• _Passage cité_
******

Une rentrée sous le signe d’une forte dégradation sociale et climatique
Cette rentrée s’inscrit dans un contexte mondial des plus inquiétants du fait d’une crise économique majeure, déjà là, du capitalisme, due à la suraccumulation gigantesque de capitaux, notamment financiers, qui ne trouvent plus de débouchés suffisamment rentables. Crise sur laquelle s’est greffée la crise sanitaire dont nous ne sommes pas sortis, aggravant les conséquences sociales et économiques au détriment des peuples ainsi que les inégalités entre pays pauvres et pays développés.
Puis, en février, la guerre russe en Ukraine n’en finit pas de durer, les deux pays en sont à s’accuser mutuellement de tirer des missiles sur la plus grande centrale nucléaire d’Europe ??! tandis que les E-U, l’OTAN et l’UE sont devenus des co-belligérants d’un conflit qui se mondialise et laisse craindre des développements dans un contexte mondial des plus instables. Comme l’était celui de l’avant 2è guerre mondiale. L’ONU craint une catastrophe.
Une guerre ici, entre deux impérialismes qui avait commencé en 2014 en Ukraine par des manifestations pro-européennes condamnant le pouvoir ukrainien d’alors de vouloir s’associer avec la Russie et non avec l’UE. Puis changement de président en Ukraine, la Crimée, majoritairement pro-russe, fit sécession, la Russie n’intervint pas directement. Après référendum le 16 mars 2014 la République de Crimée déclara son indépendance et fit partie de la Russie. L’Ukraine et ses alliés occidentaux ne l’acceptèrent pas. Une guerre diplomatique s’ensuivit, c’est long la diplomatie.
La guerre des communiqués fait rage, chacun s’auto-félicite, ce qui ne permet pas d’approfondir les rapports complexes qui ont abouti à cette invasion par la Russie de Poutine en février 2022. Ils n’en sont pas une justification. Par ailleurs, Poutine voit des bases de l’OTAN s’installer aux frontières russes, contrairement aux accords signés du temps de l’URSS. Il n’y a pas plus “d’Occident protecteur” que de “Russie justicière”. Ce sont des intérêts géopolitiques de domination qui animent les deux camps.

******

• _Données de relations spatiales_
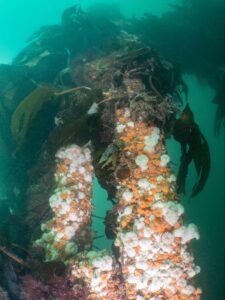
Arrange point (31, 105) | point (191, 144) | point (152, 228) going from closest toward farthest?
point (152, 228) < point (191, 144) < point (31, 105)

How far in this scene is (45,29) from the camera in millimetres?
8258

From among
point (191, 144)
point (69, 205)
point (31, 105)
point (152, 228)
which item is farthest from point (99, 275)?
point (31, 105)

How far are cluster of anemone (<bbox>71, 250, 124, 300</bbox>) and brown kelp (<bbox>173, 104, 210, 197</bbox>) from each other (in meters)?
0.98

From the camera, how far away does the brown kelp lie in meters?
3.04

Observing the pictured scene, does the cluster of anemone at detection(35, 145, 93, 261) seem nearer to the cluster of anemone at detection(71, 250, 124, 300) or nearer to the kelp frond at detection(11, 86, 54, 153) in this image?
the cluster of anemone at detection(71, 250, 124, 300)

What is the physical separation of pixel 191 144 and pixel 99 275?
1.49 meters

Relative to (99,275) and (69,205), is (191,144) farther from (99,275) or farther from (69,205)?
(99,275)

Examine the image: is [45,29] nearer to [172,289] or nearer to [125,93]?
[125,93]

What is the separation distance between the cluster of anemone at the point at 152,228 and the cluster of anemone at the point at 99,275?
0.15m

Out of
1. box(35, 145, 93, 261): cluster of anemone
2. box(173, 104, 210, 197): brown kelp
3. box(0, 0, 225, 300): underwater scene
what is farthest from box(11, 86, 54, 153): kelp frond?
box(173, 104, 210, 197): brown kelp

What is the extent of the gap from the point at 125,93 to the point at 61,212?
1.35 m

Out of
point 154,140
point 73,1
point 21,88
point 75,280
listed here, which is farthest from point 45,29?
point 75,280

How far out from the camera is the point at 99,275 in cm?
270

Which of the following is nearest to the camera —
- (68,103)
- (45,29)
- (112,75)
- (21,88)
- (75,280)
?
(75,280)
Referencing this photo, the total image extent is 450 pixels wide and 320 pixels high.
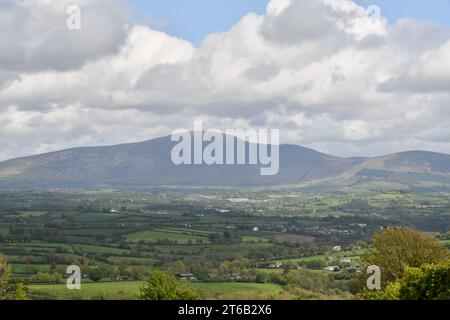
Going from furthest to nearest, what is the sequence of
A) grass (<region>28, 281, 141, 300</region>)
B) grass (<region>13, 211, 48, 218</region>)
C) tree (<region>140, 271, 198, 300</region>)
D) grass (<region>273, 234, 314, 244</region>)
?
grass (<region>13, 211, 48, 218</region>) < grass (<region>273, 234, 314, 244</region>) < grass (<region>28, 281, 141, 300</region>) < tree (<region>140, 271, 198, 300</region>)

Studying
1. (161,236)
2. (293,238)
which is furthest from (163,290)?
(293,238)

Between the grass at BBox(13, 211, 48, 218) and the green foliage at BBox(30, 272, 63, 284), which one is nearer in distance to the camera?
the green foliage at BBox(30, 272, 63, 284)

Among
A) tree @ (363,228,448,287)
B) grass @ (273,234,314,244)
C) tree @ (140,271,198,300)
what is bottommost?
grass @ (273,234,314,244)

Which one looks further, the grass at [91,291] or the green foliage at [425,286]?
the grass at [91,291]

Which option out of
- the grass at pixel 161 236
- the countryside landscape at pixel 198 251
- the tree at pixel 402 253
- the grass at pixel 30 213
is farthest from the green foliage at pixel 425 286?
the grass at pixel 30 213

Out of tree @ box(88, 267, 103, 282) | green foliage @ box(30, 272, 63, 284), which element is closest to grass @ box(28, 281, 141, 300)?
tree @ box(88, 267, 103, 282)

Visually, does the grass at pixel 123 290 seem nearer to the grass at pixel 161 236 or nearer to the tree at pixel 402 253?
the tree at pixel 402 253

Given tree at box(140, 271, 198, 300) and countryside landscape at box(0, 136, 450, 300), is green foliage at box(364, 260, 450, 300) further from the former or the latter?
tree at box(140, 271, 198, 300)

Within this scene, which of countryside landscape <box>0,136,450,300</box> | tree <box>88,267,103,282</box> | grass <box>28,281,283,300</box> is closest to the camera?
grass <box>28,281,283,300</box>

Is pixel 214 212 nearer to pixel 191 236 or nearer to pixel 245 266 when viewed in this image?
pixel 191 236
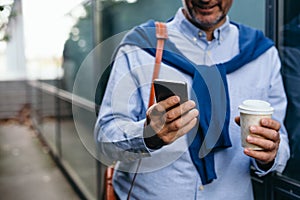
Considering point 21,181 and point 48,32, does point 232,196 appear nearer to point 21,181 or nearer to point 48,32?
point 21,181

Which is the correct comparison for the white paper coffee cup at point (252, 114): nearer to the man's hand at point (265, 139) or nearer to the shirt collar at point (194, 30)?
the man's hand at point (265, 139)

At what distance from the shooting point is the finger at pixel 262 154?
1.40 metres

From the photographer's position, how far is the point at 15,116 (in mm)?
12156

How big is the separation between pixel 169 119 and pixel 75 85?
10.5 ft

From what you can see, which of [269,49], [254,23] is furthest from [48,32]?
[269,49]

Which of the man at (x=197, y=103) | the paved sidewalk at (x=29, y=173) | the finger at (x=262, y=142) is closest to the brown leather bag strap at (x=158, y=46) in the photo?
the man at (x=197, y=103)

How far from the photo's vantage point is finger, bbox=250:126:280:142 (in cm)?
136

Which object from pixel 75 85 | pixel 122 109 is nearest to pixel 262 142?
pixel 122 109

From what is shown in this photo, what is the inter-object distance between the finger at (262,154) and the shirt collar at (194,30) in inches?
19.9

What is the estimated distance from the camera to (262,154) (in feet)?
4.71

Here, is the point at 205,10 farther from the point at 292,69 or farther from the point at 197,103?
the point at 292,69

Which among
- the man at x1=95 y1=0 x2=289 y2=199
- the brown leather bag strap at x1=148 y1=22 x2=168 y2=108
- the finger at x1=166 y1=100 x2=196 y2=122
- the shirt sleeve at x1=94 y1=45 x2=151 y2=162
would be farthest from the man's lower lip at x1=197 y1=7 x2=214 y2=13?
A: the finger at x1=166 y1=100 x2=196 y2=122

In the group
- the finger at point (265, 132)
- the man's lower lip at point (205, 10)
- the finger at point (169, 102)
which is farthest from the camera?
the man's lower lip at point (205, 10)

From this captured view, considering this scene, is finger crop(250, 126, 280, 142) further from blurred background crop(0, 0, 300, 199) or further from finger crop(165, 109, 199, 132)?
blurred background crop(0, 0, 300, 199)
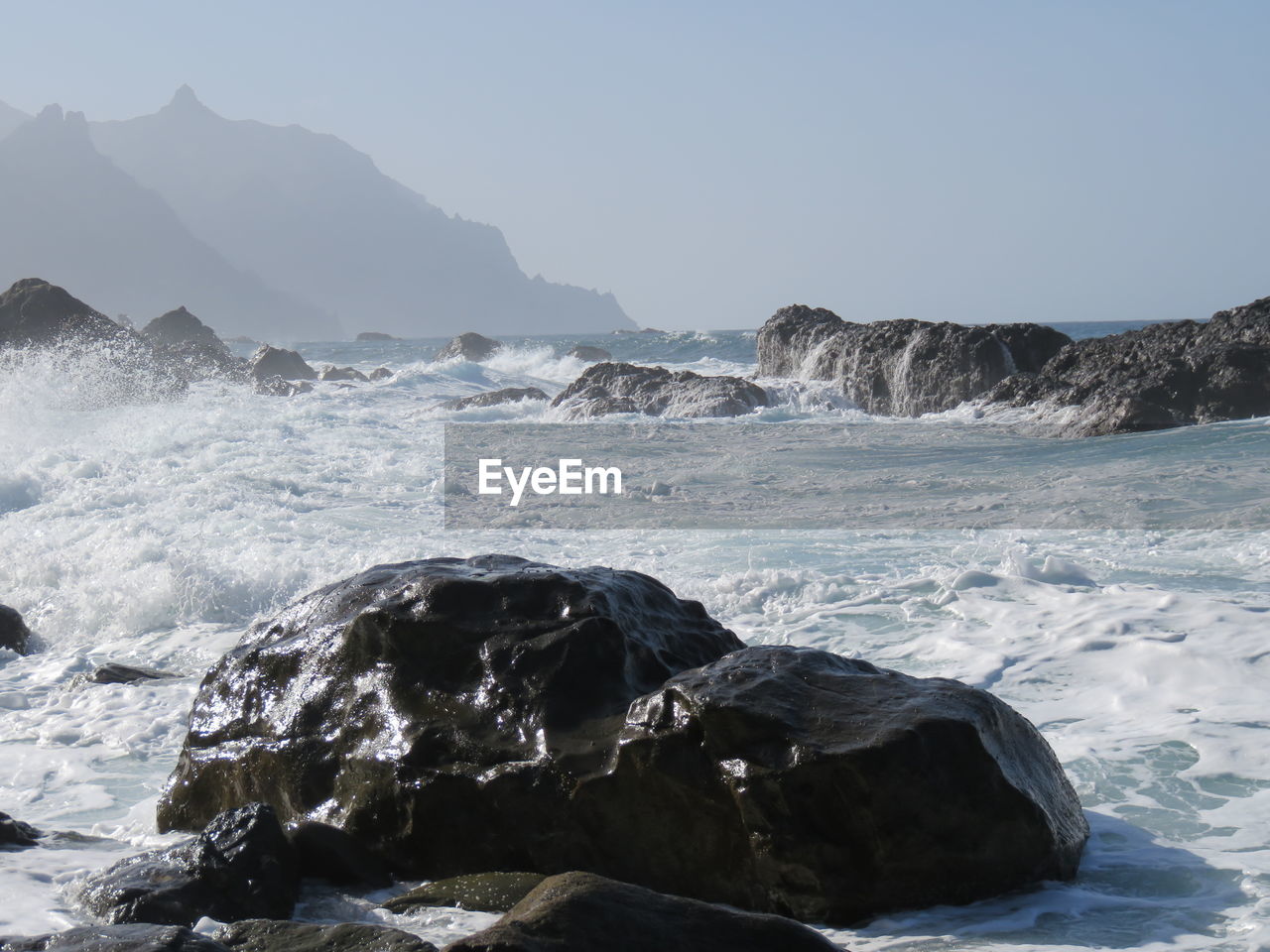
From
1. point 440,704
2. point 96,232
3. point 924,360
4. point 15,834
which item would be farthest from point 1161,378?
point 96,232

******

• _À faire_
a: D'après l'extrait sur la rentrée, quand a eu lieu le référendum en Crimée ?
b: Recopiez l'extrait sur la rentrée en partant de « La guerre des » et en allant jusqu'à « les deux camps. ».

• _Résultats_
a: Le 16 mars 2014.

b:
La guerre des communiqués fait rage, chacun s’auto-félicite, ce qui ne permet pas d’approfondir les rapports complexes qui ont abouti à cette invasion par la Russie de Poutine en février 2022. Ils n’en sont pas une justification. Par ailleurs, Poutine voit des bases de l’OTAN s’installer aux frontières russes, contrairement aux accords signés du temps de l’URSS. Il n’y a pas plus “d’Occident protecteur” que de “Russie justicière”. Ce sont des intérêts géopolitiques de domination qui animent les deux camps.